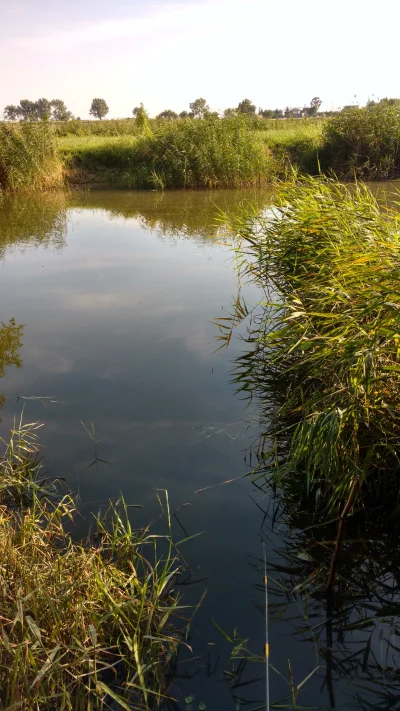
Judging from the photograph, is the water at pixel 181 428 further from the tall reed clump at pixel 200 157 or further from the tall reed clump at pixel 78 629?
the tall reed clump at pixel 200 157

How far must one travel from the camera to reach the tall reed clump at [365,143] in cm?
1596

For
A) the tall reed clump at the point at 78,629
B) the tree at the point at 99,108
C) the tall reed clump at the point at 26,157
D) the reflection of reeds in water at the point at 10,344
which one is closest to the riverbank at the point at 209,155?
the tall reed clump at the point at 26,157

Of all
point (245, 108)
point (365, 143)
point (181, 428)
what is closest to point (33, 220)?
point (365, 143)

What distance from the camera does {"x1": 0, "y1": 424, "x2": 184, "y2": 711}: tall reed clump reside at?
2.05 m

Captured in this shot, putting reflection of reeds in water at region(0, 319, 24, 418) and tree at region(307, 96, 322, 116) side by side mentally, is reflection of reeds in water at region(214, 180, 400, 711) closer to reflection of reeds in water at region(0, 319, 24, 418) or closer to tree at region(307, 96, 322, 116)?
reflection of reeds in water at region(0, 319, 24, 418)

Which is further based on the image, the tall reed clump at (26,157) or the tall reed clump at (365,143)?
the tall reed clump at (365,143)

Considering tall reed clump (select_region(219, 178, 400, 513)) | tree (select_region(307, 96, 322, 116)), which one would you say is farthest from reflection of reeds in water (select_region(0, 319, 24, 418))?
tree (select_region(307, 96, 322, 116))

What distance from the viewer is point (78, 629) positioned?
2.25 meters

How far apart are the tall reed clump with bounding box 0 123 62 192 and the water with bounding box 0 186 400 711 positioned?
20.7 ft

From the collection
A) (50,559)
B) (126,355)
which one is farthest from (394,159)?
(50,559)

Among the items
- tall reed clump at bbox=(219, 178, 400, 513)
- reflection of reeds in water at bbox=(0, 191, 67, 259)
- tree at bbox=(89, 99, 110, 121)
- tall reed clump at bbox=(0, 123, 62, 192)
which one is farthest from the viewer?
tree at bbox=(89, 99, 110, 121)

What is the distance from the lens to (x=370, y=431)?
308 centimetres

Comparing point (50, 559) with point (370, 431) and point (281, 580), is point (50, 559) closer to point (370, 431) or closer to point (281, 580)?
point (281, 580)

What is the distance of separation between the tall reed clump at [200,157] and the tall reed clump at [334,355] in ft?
36.4
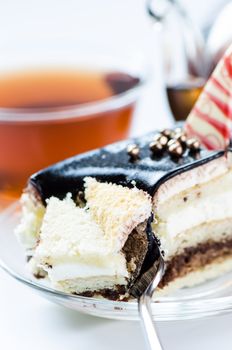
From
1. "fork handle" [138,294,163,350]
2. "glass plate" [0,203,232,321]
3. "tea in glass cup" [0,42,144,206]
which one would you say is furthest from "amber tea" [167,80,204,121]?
"fork handle" [138,294,163,350]

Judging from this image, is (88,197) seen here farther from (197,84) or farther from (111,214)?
(197,84)

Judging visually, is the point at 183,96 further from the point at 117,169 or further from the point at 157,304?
the point at 157,304

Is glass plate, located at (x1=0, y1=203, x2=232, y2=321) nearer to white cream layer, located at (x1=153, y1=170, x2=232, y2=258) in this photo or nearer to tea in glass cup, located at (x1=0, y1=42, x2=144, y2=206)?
white cream layer, located at (x1=153, y1=170, x2=232, y2=258)

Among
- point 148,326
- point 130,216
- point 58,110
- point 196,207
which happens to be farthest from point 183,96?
point 148,326

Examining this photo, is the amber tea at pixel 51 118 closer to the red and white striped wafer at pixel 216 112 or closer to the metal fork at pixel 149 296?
the red and white striped wafer at pixel 216 112

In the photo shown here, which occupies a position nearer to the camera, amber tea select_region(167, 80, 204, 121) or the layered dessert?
the layered dessert
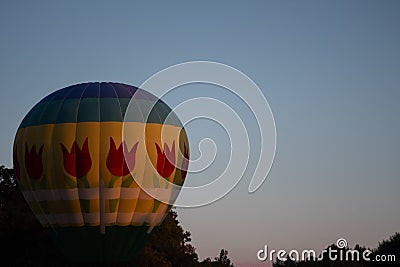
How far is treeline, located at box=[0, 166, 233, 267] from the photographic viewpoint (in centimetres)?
4169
******************************
Problem requirements:
Recast every line of the listing above as a JSON array of strings, one string per line, with blank lines dropped. Leave the picture markers out of the array.

Response to this exercise:
[
  "Judging from the photograph, is the water at pixel 181 428 further from the tall reed clump at pixel 200 157 or further from the tall reed clump at pixel 78 629?",
  "the tall reed clump at pixel 200 157",
  "How far must one travel from the camera to reach the tall reed clump at [365,143] in cm?",
  "1596",
  "For",
  "A) the tall reed clump at the point at 78,629",
  "B) the tree at the point at 99,108",
  "C) the tall reed clump at the point at 26,157",
  "D) the reflection of reeds in water at the point at 10,344",
  "which one is closest to the riverbank at the point at 209,155?",
  "the tall reed clump at the point at 26,157",
  "Of all",
  "point (245, 108)",
  "point (365, 143)",
  "point (181, 428)",
  "what is closest to point (33, 220)?",
  "point (365, 143)",
  "What distance from the camera does {\"x1\": 0, \"y1\": 424, \"x2\": 184, \"y2\": 711}: tall reed clump reside at?",
  "2.05 m",
  "Captured in this shot, putting reflection of reeds in water at region(0, 319, 24, 418) and tree at region(307, 96, 322, 116) side by side mentally, is reflection of reeds in water at region(214, 180, 400, 711) closer to reflection of reeds in water at region(0, 319, 24, 418) or closer to tree at region(307, 96, 322, 116)?",
  "reflection of reeds in water at region(0, 319, 24, 418)",
  "Which is further based on the image, the tall reed clump at (26,157) or the tall reed clump at (365,143)?",
  "the tall reed clump at (365,143)",
  "Considering tall reed clump (select_region(219, 178, 400, 513)) | tree (select_region(307, 96, 322, 116)), which one would you say is farthest from reflection of reeds in water (select_region(0, 319, 24, 418))?",
  "tree (select_region(307, 96, 322, 116))",
  "What distance from the viewer is point (78, 629) positioned?",
  "2.25 meters",
  "How far apart are the tall reed clump with bounding box 0 123 62 192 and the water with bounding box 0 186 400 711 positioned?",
  "20.7 ft",
  "From the collection",
  "A) (50,559)",
  "B) (126,355)",
  "which one is farthest from (394,159)?",
  "(50,559)",
  "Among the items",
  "- tall reed clump at bbox=(219, 178, 400, 513)",
  "- reflection of reeds in water at bbox=(0, 191, 67, 259)",
  "- tree at bbox=(89, 99, 110, 121)",
  "- tall reed clump at bbox=(0, 123, 62, 192)",
  "which one is farthest from the viewer?",
  "tree at bbox=(89, 99, 110, 121)",
  "What is the distance from the lens to (x=370, y=431)?",
  "308 centimetres",
  "Comparing point (50, 559) with point (370, 431) and point (281, 580), is point (50, 559) closer to point (370, 431) or closer to point (281, 580)?",
  "point (281, 580)",
  "What is the distance of separation between the tall reed clump at [200,157] and the tall reed clump at [334,355] in ft?",
  "36.4",
  "From",
  "1. \"fork handle\" [138,294,163,350]",
  "2. \"glass plate\" [0,203,232,321]",
  "3. \"tea in glass cup\" [0,42,144,206]",
  "which one would you say is furthest from \"amber tea\" [167,80,204,121]?",
  "\"fork handle\" [138,294,163,350]",
  "Judging from this image, is (88,197) seen here farther from (197,84) or farther from (111,214)?",
  "(197,84)",
  "Judging visually, is the point at 183,96 further from the point at 117,169 or further from the point at 157,304?",
  "the point at 157,304",
  "Is glass plate, located at (x1=0, y1=203, x2=232, y2=321) nearer to white cream layer, located at (x1=153, y1=170, x2=232, y2=258) in this photo or nearer to tea in glass cup, located at (x1=0, y1=42, x2=144, y2=206)?",
  "white cream layer, located at (x1=153, y1=170, x2=232, y2=258)",
  "Among",
  "- point 148,326",
  "- point 130,216",
  "- point 58,110",
  "- point 196,207",
  "which happens to be farthest from point 183,96?",
  "point 148,326",
  "Examining this photo, is the amber tea at pixel 51 118 closer to the red and white striped wafer at pixel 216 112 or closer to the metal fork at pixel 149 296?",
  "the red and white striped wafer at pixel 216 112",
  "In the photo shown here, which occupies a position nearer to the camera, amber tea select_region(167, 80, 204, 121) or the layered dessert?",
  "the layered dessert",
  "How far is treeline, located at box=[0, 166, 233, 267] from the photographic viewpoint (in centimetres)?",
  "4169"
]